Sección del documento:

★ ★ ★ ★ ★ ★ ★

Más bella es la naturaleza cuando la luz del mundo crece con la de la
libertad; y va como empañada y turbia, sin el sol elocuente de la
tierra redimida, ni el júbilo del campo, ni la salud del aire, allí
donde los hombres, al despertar cada mañana, ponen la frente al yugo, lo
mismo que los bueyes.
Guáimaro libre nunca estuvo más hermosa que en
los días en que iba a entrar en la gloria y en el sacrificio. Era mañana
y feria de almas Guáimaro, con sus casas de lujo, de calicanto todas, y
de grandes portales, que en calles rectas y anchas caían de la plaza
espaciosa a la pobreza pintoresca de los suburbios, y luego el bosque en
todo el rededor, y detrás, como un coro, las colinas vigilantes. Las
tiendas rebosaban. La calle era cabalgata. Las familias de los héroes,
anhelosas de verlos, venían adonde su heroísmo, por ponerse en la ley,
iba a ser mayor. Los caballos venían trenzados, y las carretas venían
enramadas. Como novias venían las esposas; y las criaturas, como cuando
les hablan de lo sobrenatural. De los estribos se saltaba a los brazos.

★ ★ ★ ★ ★ ★ ★

Extracto de datos:
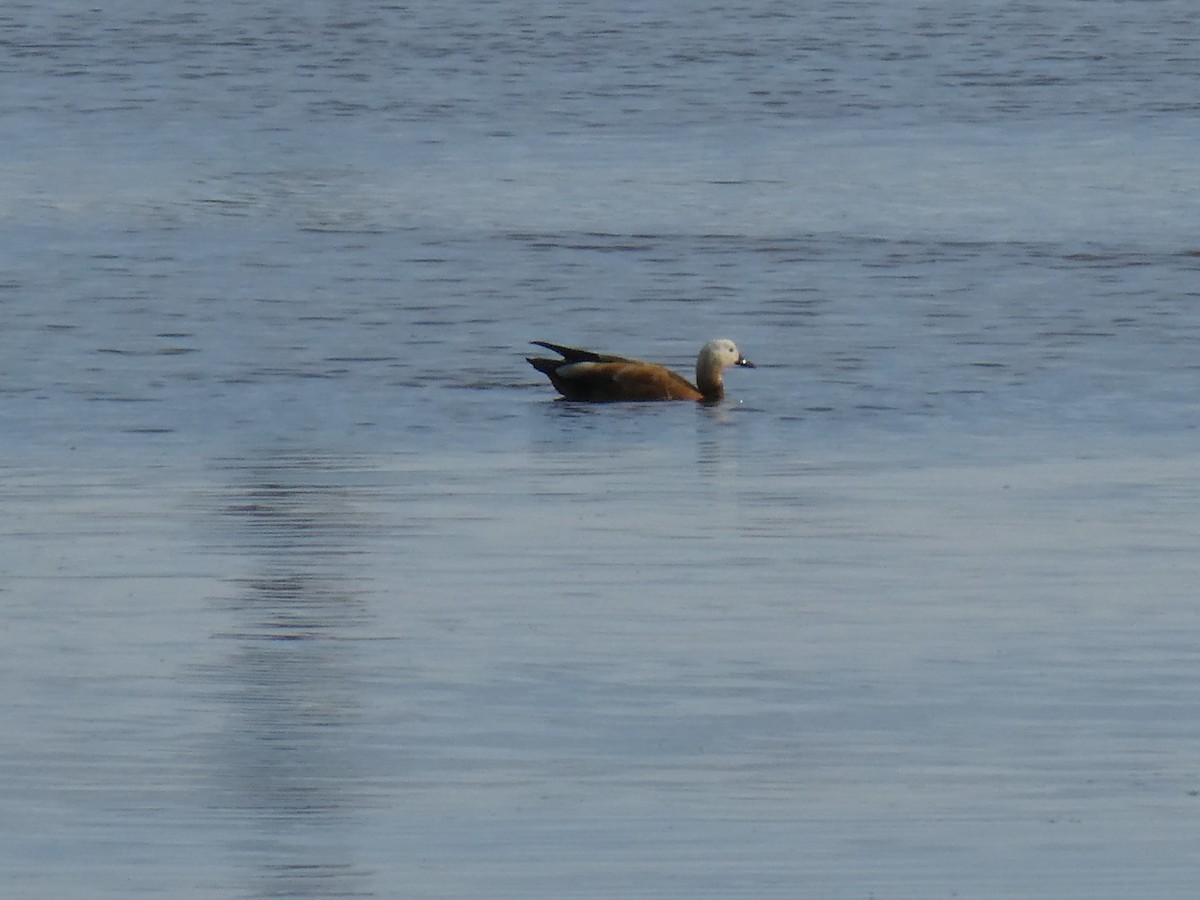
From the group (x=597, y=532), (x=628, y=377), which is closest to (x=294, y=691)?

★ ★ ★ ★ ★ ★ ★

Tarea breve 1:
¿Cómo se traduce al inglés la oración "La calle era cabalgata.", tomada del texto sobre Guáimaro?
Tarea breve 2:
Según el texto sobre Guáimaro, ¿de qué estaban hechas todas las casas de lujo?
Tarea breve 3:
Copia del texto sobre Guáimaro todo, desde "Guáimaro libre nunca" hasta "a los brazos.".
El listado no interviene en nada de esto.

Resultado 1:
The street was a cavalcade.

Resultado 2:
De calicanto.

Resultado 3:
Guáimaro libre nunca estuvo más hermosa que en
los días en que iba a entrar en la gloria y en el sacrificio. Era mañana
y feria de almas Guáimaro, con sus casas de lujo, de calicanto todas, y
de grandes portales, que en calles rectas y anchas caían de la plaza
espaciosa a la pobreza pintoresca de los suburbios, y luego el bosque en
todo el rededor, y detrás, como un coro, las colinas vigilantes. Las
tiendas rebosaban. La calle era cabalgata. Las familias de los héroes,
anhelosas de verlos, venían adonde su heroísmo, por ponerse en la ley,
iba a ser mayor. Los caballos venían trenzados, y las carretas venían
enramadas. Como novias venían las esposas; y las criaturas, como cuando
les hablan de lo sobrenatural. De los estribos se saltaba a los brazos.